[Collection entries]
══════════════════════════════

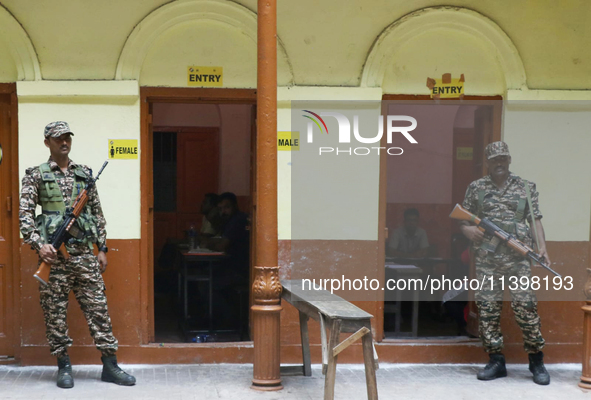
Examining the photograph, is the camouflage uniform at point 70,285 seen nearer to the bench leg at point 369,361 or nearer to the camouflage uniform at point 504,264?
the bench leg at point 369,361

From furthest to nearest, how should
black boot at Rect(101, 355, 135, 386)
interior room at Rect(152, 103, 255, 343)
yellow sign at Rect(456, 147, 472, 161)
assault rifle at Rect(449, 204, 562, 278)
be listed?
yellow sign at Rect(456, 147, 472, 161) < interior room at Rect(152, 103, 255, 343) < assault rifle at Rect(449, 204, 562, 278) < black boot at Rect(101, 355, 135, 386)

══════════════════════════════

● Prompt
Please quote every entry above word for word, leaving out the pictures.

● Full output
Examining the photograph, is the camouflage uniform at point 70,285 seen nearer to the bench leg at point 369,361 or nearer to the camouflage uniform at point 504,264?
the bench leg at point 369,361

From furthest to nearest, how should
black boot at Rect(101, 355, 135, 386)
interior room at Rect(152, 103, 255, 343)
yellow sign at Rect(456, 147, 472, 161)
assault rifle at Rect(449, 204, 562, 278)
be listed?
yellow sign at Rect(456, 147, 472, 161) < interior room at Rect(152, 103, 255, 343) < assault rifle at Rect(449, 204, 562, 278) < black boot at Rect(101, 355, 135, 386)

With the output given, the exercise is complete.